- This notebooks creates the corpus from text created from data_preparation.ipynb
- The purpose is to find the similar parts in the massive content and group them into a same category. Several attemps with several text clustering tecniques such as K-means clustering (KM), Laten Semantic Index (LSI) and Latent Direchet Allocation (LDA), LDA is selected because of coherent topics given.
- Finally, the  categories are plotted on graph and exported into HTML file.
- The model performance is evaludated by Coherence score of topics 


**Setup the google colab environment**

In [None]:
from google.colab import drive
# This will prompt for authorization.
# authorization code: 4/OwErfUj6QceGXhIGx_RWv0MKclb9rilw8UsJnZqFbSez-QS8zQ399JU
drive.mount('/content/drive')

!pip install PyDrive

from pydrive.auth import GoogleAuth
from pydrive.drive import GoogleDrive
from google.colab import auth
from oauth2client.client import GoogleCredentials

auth.authenticate_user()
gauth = GoogleAuth()
gauth.credentials = GoogleCredentials.get_application_default()
drive = GoogleDrive(gauth)

!pip install gensim

!pip install pyldavis

**Import libararies**

In [None]:
from gensim.utils import simple_preprocess
import gensim.corpora as corpora
from gensim.models import CoherenceModel
from gensim.corpora.dictionary import Dictionary
from gensim import models


from joblib import dump, load

# Plotting tools
from pyLDAvis.gensim import prepare  
import matplotlib.pyplot as plt

import warnings
warnings.filterwarnings("ignore")

**Google drive access path**

In [None]:
csv_path = '/content/drive/My Drive/Colab Notebooks/s_user_csv/'
metadata_path = '/content/drive/My Drive/Colab Notebooks/output/'

- **Create dictionary based on the content**
- **Make the bag of word coprus from the dictionary**
- **Transform the corpus into matrix term document**
- **Save the dictionary , corpus, matrix term document and LDA model on the drive**

In [None]:
def make_corpus(list_text):
    dictionary = corpora.Dictionary(list_text)
    corpus = [content_dictionary.doc2bow(text) for text in list_text]
    return dictionary, corpus

def make_lda_mode(dictionay, corpus, n_topics):
    lda_model = models.LdaModel(corpus, id2word = dictionay, num_topics = n_topics, alpha = 'auto', eval_every = 5)
    topics = lda_model.print_topics(n_topics)
    return lda_model, topics

# load list_text_clean from drive
list_content_clean = load(metadata + 'list_content_clean.joblib')
dictionary, corpus = make_corpus(list_content_clean)
lda_model, topics = make_lda_model(dictionary, corpus)

# save
dump(dictionary, metadata_path + "dictionary.joblib")
dump(corpus, metadata_path + "corpus.joblib")
dump(lda_model, metadata_path + "lda_model.joblib")


for idx, topic in topics:
    print("topic: {}\n {}".format(idx, topic))

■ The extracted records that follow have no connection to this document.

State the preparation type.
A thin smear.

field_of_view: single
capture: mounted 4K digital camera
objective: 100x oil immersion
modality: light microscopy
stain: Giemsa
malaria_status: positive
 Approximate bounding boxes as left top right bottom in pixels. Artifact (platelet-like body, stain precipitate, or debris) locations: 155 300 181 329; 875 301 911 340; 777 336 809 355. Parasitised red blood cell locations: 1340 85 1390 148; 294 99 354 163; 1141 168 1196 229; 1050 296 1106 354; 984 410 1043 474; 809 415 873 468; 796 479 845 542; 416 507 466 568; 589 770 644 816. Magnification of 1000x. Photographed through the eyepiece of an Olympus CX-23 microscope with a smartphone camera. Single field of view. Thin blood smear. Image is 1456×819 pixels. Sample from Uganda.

**Visualize the topcis with their key words**

In [None]:
# Visualize the topics
pyLDAvis.enable_notebook()
vis = prepare(lda_model, corpus, dictionary)
# export the model into htlm
pyLDAvis.save_html(vis, metadata_path + 'lda_model_50.html')
vis

- Computer Perplexity and Coherence Score to know good model is.
- The Perplexity is a mesure how good model is, the less, the better.
- Coherence score mesures how coherent model is, the more , the better. 

In [None]:
# Compute Coherence Score
coherence_lda = CoherenceModel(model = lda_model
                                     , corpus = corpus
                                     , texts = list_content_clean
                                     , dictionary = dictionary 
                                     , coherence='c_v')

coherence = coherence_lda.get_coherence()

print('\nCoherence Score: ', coherence_lda)

print('\nPerplexity: ', lda_model.log_perplexity(corpus)) 


**Visualization topic distribution**

In [None]:
y_axis = []
x_axis = []
for topic_id, dist in topics:
    x_axis.append(topic_id + 1)
    y_axis.append(dist)
width = 1 
plt.bar(x_axis, y_axis, width, align='center', color='r')
plt.xlabel('Topics')
plt.ylabel('Probability')
plt.title('Topic Distribution for doc')
plt.xticks(np.arange(2, len(x_axis), 2), rotation='vertical', fontsize=7)
plt.subplots_adjust(bottom=0.2)
plt.ylim([0, np.max(y_axis) + .01])
plt.xlim([0, len(x_axis) + 1])
plt.savefig(output_path)
plt.close()

**Find similar documents to each category**

In [None]:
# Assigns the topics to the documents in corpus
lda_corpus = lda_model[corpus]
# find the dominant topics
lda_corpus = [max(prob, key = lambda y : y[1]) for prob in lda_corpus ]
list_content_by_topic = [[] for i in range(50)]
# select the most relevant documents to the topic
for i, x in enumerate(lda_corpus):
    #print(x[0])
    list_content_by_topic[x[0]].append(list_content[i])